* [Task directions] Transcribe exactly the line that contains "genus: Muntiacus" and all lines following it to the end of the material below; omit everything else.

+---+

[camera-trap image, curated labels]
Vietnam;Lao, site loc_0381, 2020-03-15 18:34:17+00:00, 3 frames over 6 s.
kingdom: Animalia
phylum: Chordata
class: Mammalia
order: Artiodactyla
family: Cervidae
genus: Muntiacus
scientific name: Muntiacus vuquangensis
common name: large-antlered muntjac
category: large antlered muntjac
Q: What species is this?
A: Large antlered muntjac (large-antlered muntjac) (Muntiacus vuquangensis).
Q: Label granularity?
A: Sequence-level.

+---+

* [Worked solution]
genus: Muntiacus
scientific name: Muntiacus vuquangensis
common name: large-antlered muntjac
category: large antlered muntjac
Q: What species is this?
A: Large antlered muntjac (large-antlered muntjac) (Muntiacus vuquangensis).
Q: Label granularity?
A: Sequence-level.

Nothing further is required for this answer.